Required work: Revise the data below, changing "shooting point" to "camera position" everywhere and leaving everything else as is. Leave the pictures out of your answer.

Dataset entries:
━━━━

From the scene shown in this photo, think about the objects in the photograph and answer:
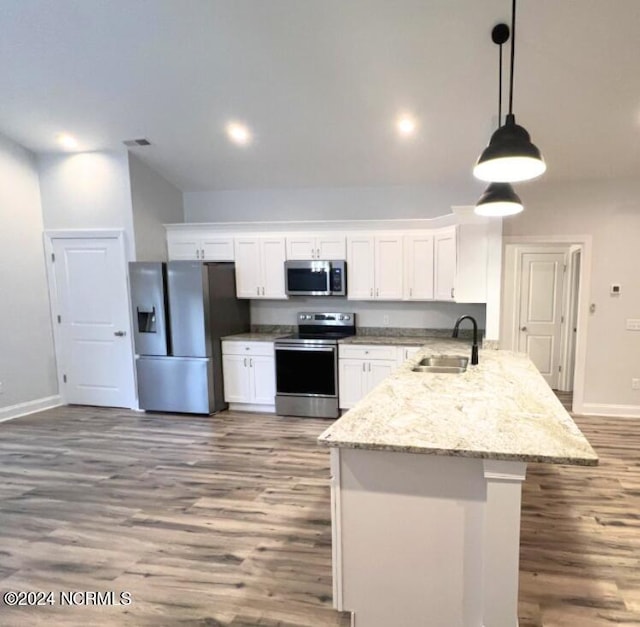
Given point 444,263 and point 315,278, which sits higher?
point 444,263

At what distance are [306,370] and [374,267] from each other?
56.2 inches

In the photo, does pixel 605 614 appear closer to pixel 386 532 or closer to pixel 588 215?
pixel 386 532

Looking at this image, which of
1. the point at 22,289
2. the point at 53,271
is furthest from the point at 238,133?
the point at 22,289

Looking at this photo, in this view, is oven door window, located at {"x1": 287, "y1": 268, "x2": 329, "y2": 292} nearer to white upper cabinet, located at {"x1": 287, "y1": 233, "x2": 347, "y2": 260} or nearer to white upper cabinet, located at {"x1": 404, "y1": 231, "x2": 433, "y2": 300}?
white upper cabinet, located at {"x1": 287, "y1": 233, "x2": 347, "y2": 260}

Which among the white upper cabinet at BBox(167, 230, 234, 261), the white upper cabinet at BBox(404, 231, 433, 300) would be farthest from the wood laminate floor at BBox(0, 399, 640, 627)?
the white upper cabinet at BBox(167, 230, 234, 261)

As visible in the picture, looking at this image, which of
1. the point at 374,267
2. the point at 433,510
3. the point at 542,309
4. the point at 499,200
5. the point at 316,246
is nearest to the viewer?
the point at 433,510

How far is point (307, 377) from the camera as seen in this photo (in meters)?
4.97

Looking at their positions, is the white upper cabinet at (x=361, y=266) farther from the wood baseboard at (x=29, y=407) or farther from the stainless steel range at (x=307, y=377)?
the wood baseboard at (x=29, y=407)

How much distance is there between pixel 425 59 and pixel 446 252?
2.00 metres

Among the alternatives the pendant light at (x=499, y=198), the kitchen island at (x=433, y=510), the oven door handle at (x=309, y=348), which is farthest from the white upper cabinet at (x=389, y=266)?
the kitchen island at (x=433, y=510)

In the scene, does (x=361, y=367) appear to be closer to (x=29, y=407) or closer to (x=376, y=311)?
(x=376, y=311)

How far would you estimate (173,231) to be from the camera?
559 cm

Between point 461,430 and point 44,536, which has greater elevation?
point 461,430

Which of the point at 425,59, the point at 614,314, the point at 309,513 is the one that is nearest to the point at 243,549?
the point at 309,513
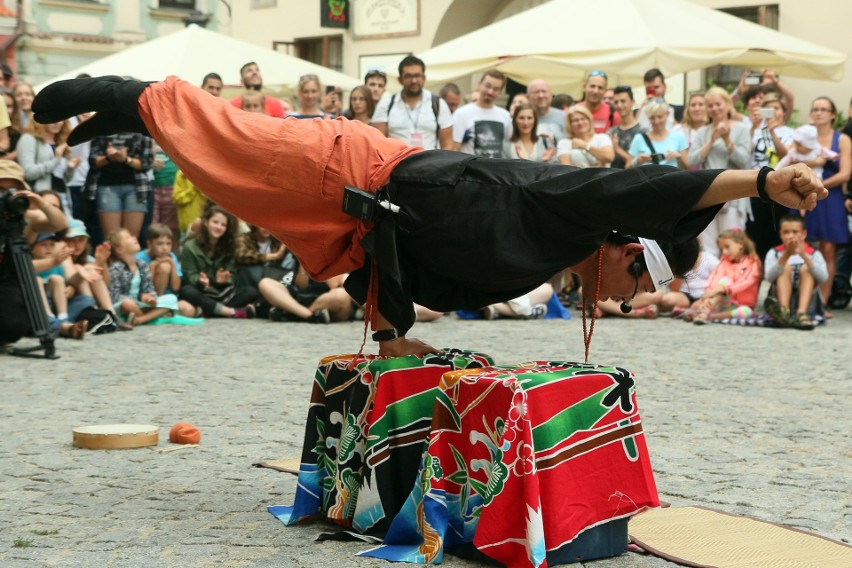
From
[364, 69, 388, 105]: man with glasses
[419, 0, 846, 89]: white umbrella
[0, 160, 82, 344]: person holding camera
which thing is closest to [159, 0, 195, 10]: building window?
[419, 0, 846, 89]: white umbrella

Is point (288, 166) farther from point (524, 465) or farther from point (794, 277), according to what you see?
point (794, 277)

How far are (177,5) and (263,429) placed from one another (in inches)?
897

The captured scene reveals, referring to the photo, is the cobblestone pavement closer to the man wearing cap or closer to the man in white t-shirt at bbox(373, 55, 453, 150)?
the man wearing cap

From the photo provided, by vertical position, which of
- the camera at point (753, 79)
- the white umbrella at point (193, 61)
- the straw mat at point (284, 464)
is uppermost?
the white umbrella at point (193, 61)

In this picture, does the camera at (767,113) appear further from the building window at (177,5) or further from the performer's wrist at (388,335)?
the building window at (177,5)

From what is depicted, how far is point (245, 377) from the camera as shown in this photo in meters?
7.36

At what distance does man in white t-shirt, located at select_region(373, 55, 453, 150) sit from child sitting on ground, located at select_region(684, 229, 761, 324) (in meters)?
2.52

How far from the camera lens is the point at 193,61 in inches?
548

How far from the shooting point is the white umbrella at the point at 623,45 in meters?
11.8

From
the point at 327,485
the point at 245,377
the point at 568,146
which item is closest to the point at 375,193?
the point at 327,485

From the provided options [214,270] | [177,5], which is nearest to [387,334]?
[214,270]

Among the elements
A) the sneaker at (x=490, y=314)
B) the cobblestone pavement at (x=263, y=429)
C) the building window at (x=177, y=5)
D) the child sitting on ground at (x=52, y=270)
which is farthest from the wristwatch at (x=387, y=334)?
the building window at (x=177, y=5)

━━━━

Answer:
From the scene shown in this photo, think about the objects in the photograph and answer:
Given point 444,263 and point 315,278, which sits higher?
point 444,263

At what distance are [306,370] and [374,267] from each other?
56.2 inches

In the photo, does pixel 605 614 appear closer to pixel 386 532 or closer to pixel 588 215?
pixel 386 532

Looking at this image, which of
1. the point at 22,289
2. the point at 53,271
is furthest from the point at 238,133?
the point at 22,289

Looking at this photo, in this view, is oven door window, located at {"x1": 287, "y1": 268, "x2": 329, "y2": 292} nearer to white upper cabinet, located at {"x1": 287, "y1": 233, "x2": 347, "y2": 260} or nearer to white upper cabinet, located at {"x1": 404, "y1": 231, "x2": 433, "y2": 300}?
white upper cabinet, located at {"x1": 287, "y1": 233, "x2": 347, "y2": 260}

Which among the white upper cabinet at BBox(167, 230, 234, 261), the white upper cabinet at BBox(404, 231, 433, 300) would be farthest from the wood laminate floor at BBox(0, 399, 640, 627)?
the white upper cabinet at BBox(167, 230, 234, 261)

As visible in the picture, looking at this image, which of
1. the point at 374,267
2. the point at 433,510
3. the point at 542,309
4. the point at 499,200
5. the point at 316,246
is nearest to the viewer?
the point at 433,510

How far is point (307, 377) from the camera as seen in this photo (in meters)?
4.97

Looking at their positions, is the white upper cabinet at (x=361, y=266) farther from the wood baseboard at (x=29, y=407) or farther from the stainless steel range at (x=307, y=377)?
the wood baseboard at (x=29, y=407)

How much distance is there between pixel 425 59 and pixel 446 252?
2.00 metres

Among the alternatives the pendant light at (x=499, y=198), the kitchen island at (x=433, y=510), the oven door handle at (x=309, y=348), which is farthest from the white upper cabinet at (x=389, y=266)?
the kitchen island at (x=433, y=510)

In the scene, does (x=361, y=367) appear to be closer to (x=29, y=407) or closer to (x=376, y=311)?
(x=376, y=311)

How far would you estimate (173,231) to be from the camera?
559 cm

Between point 461,430 and point 44,536, which has greater elevation?
point 461,430

Which of the point at 425,59, the point at 614,314, the point at 309,513 is the one that is nearest to the point at 243,549?
the point at 309,513
From
[364, 69, 388, 105]: man with glasses
[419, 0, 846, 89]: white umbrella
[0, 160, 82, 344]: person holding camera
which thing is closest to [159, 0, 195, 10]: building window?
[419, 0, 846, 89]: white umbrella

Is point (288, 166) farther from point (524, 465) or farther from point (794, 277), according to what you see?
point (794, 277)

How far are (177,5) and (263,429) placed from one another (in inches)?
897

The captured scene reveals, referring to the photo, is the cobblestone pavement closer to the man wearing cap or closer to the man in white t-shirt at bbox(373, 55, 453, 150)?
the man wearing cap

From the photo provided, by vertical position, which of
- the camera at point (753, 79)
- the white umbrella at point (193, 61)
- the straw mat at point (284, 464)
is uppermost?
the white umbrella at point (193, 61)

In this picture, does the camera at (767,113) appear further from the building window at (177,5) or further from the performer's wrist at (388,335)?
the building window at (177,5)

From what is depicted, how far is point (245, 377) from the camera as shown in this photo in meters?
7.36

At what distance does man in white t-shirt, located at select_region(373, 55, 453, 150) sit from child sitting on ground, located at select_region(684, 229, 761, 324) (in meters)?
2.52

How far from the camera lens is the point at 193,61 in inches?
548

How far from the camera position is the white umbrella at the point at 623,45 in meters?
11.8

From
the point at 327,485
the point at 245,377
the point at 568,146
which item is closest to the point at 375,193?
the point at 327,485

From the provided options [214,270] | [177,5], which is nearest to [387,334]?
[214,270]

Among the elements
A) the sneaker at (x=490, y=314)
B) the cobblestone pavement at (x=263, y=429)
C) the building window at (x=177, y=5)
D) the child sitting on ground at (x=52, y=270)
which is farthest from the wristwatch at (x=387, y=334)?
the building window at (x=177, y=5)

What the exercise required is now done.